• Aim of the exercise:
When the string "trap" is part of a line below, that line should be copied.

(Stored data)
○ ○ ○ ○

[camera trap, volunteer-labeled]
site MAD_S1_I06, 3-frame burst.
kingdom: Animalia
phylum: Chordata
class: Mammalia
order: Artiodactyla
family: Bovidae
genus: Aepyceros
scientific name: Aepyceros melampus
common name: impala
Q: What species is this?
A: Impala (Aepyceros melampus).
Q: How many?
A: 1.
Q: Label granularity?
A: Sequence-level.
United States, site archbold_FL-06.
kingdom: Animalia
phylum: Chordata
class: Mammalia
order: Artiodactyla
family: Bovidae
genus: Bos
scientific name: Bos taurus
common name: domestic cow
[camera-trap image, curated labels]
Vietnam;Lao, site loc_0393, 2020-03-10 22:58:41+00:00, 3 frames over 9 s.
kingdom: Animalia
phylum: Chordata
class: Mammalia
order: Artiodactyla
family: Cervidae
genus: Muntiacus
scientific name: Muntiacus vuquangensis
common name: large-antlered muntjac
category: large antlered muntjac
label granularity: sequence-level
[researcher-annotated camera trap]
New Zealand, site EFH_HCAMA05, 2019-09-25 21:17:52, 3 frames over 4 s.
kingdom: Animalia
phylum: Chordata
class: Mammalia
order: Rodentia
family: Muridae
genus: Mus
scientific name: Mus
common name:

○ ○ ○ ○

• Result of this task:
[camera trap, volunteer-labeled]
[camera-trap image, curated labels]
[researcher-annotated camera trap]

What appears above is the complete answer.